Speaking of history, last year marked the 25th anniversary of Risky Business and Cruise’s first starring role — a teen who celebrates his independence by throwing a party and dancing in his underwear. When asked to briefly describe the best and worst ways his life has changed over those 25 years Cruise lets loose with one of his famous peals of laughter and says, “Briefly?

 

“You know, it was a dream of mine to make movies and tell stories and learn about film, and to have been able to do that is incredible. It’s just been an extraordinary time, and I feel fortunate to have been able to do that,” he says.


Boring.

 

And the worst? Oprah’s couch? The bitter parting with Paramount? High-profile relationships being dragged through the tabloids? Being hunted by the paparazzi?

 

“You know…life has ups and downs and even the worst is better than I thought.”

 

Hmmm. What do you mean?

 

“Well, you look at things. It’s challenging making films and you live life, and I’m not someone who looks back. I mean [Paul] Newman just passed, and Sidney [Pollack] passed, and you know, I think that you have a choice of just living your life and making films. And it is a love of mine and so I don’t really think in terms of the worst, you know what I’m saying? I just think, no, I’m living life and going hard and, ummm, trying to make films that I believe in.”

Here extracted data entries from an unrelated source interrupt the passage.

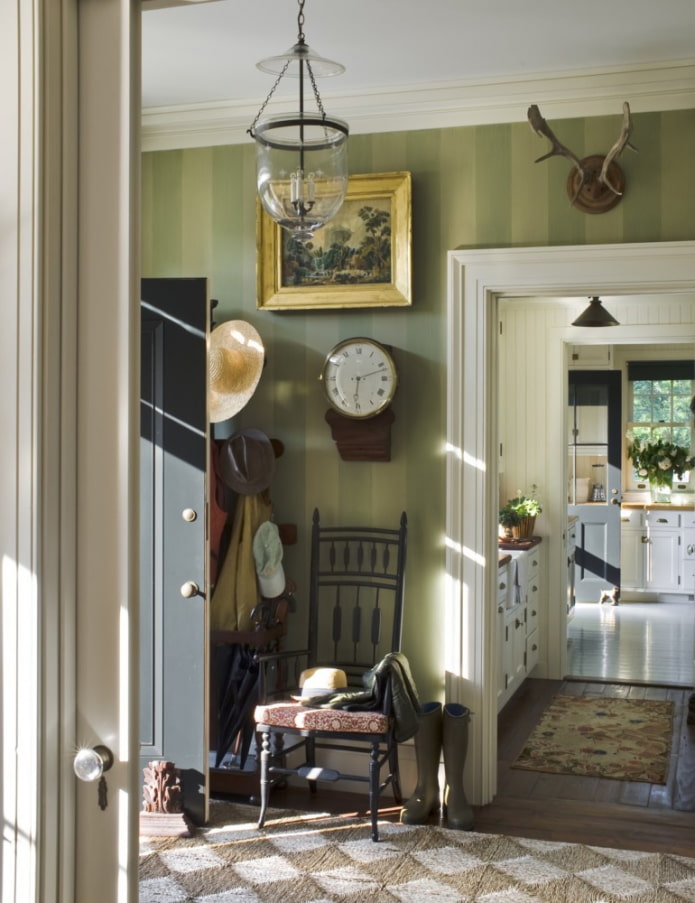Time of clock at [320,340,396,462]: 6:12
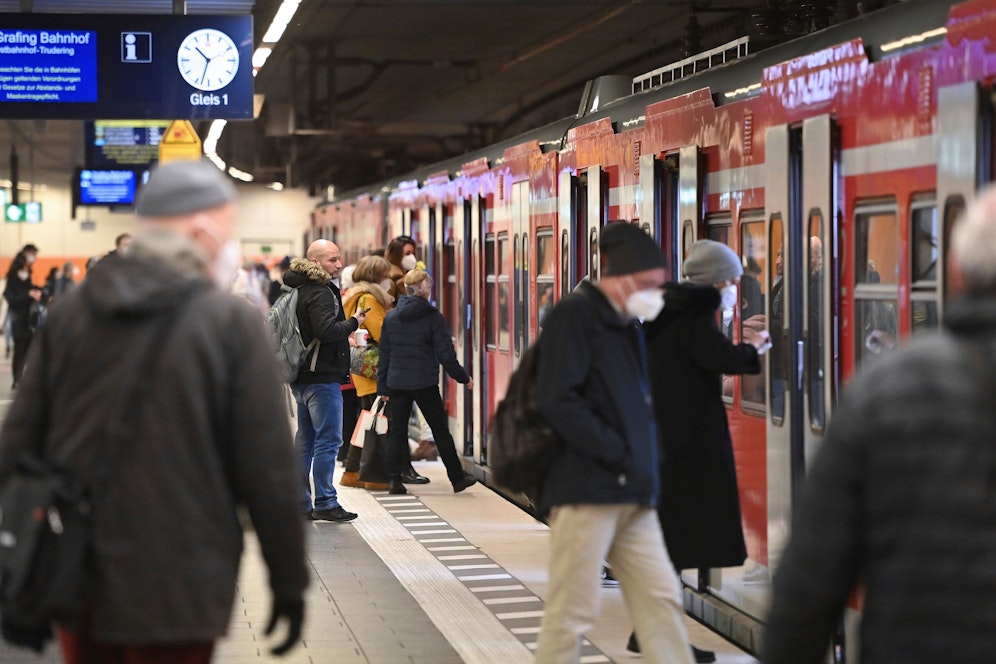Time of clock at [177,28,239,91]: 10:32
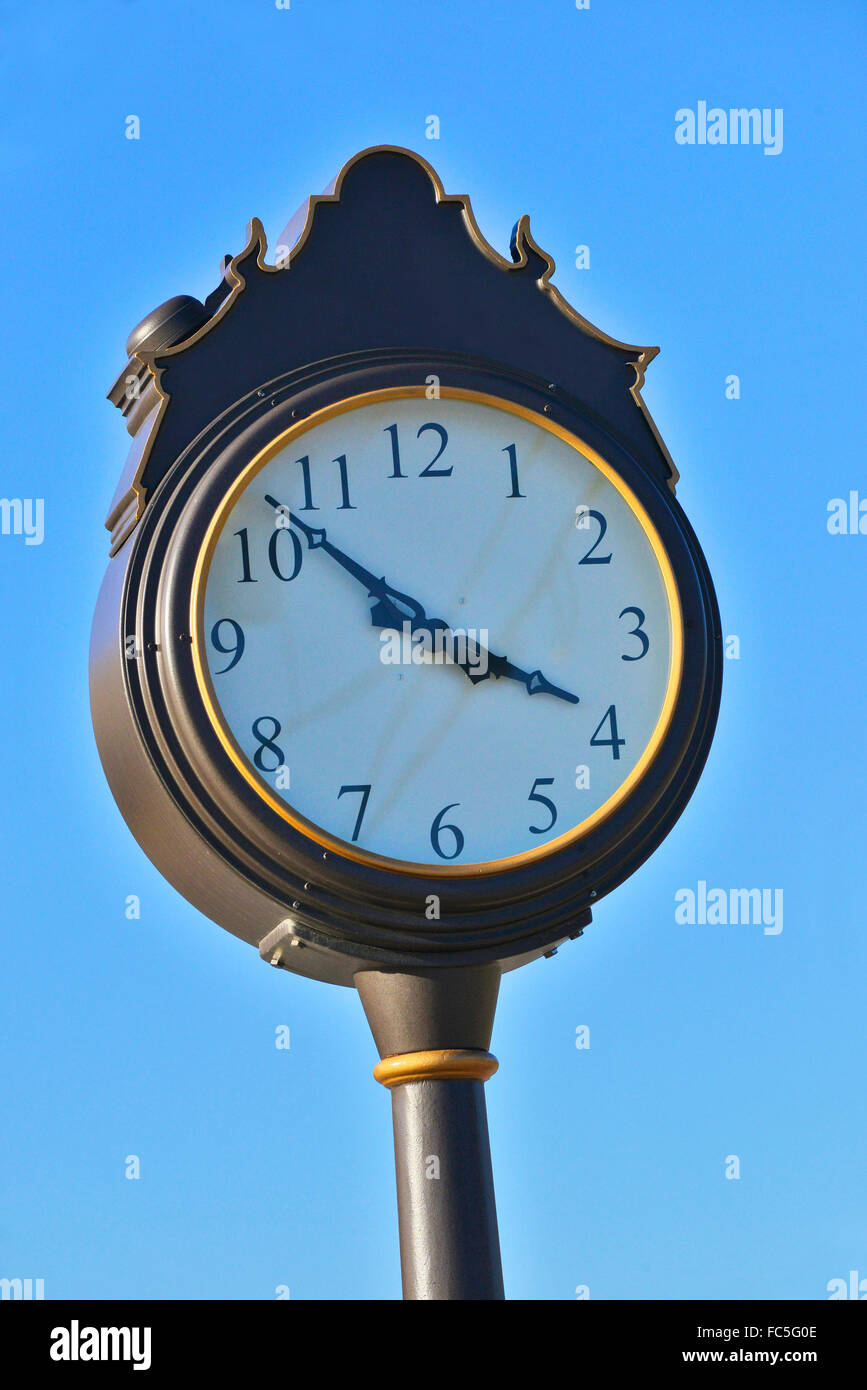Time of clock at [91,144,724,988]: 3:52
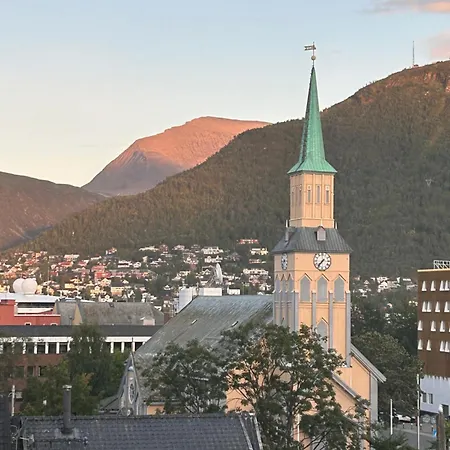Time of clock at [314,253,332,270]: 7:37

Marni Weisz is the editor of Famous.

 

 

BENDLERBLOCK RESHOOT

We’re not going to tell you what happens in Valkyrie’s climactic scene at the Bendlerblock (seen here as it looks today). Suffice to say it’s dramatic and intense and probably something you wouldn’t want to shoot more than once. But that’s exactly what the cast and crew had to do when the film stock was accidentally destroyed at a German lab.

“Yeah, sometimes it happens when the labs, and I’ve had this happen on other films,” says star Tom Cruise, “the lab is developing different films at the same time and you have different settings for different films — you could have three movies, or five or six movies shooting at the same time — and then it goes to the film lab and each picture has a different setting where the film needs to be exposed, you use different chemicals.”


Unfortunately, the lab used the wrong setting and the very scene the filmmakers had to fight so hard to shoot at the hallowed Bendlerblock was destroyed. Fortunately, they got permission to reshoot. Cruise insists he wasn’t upset because, he says, “You can always find stuff and make it better.”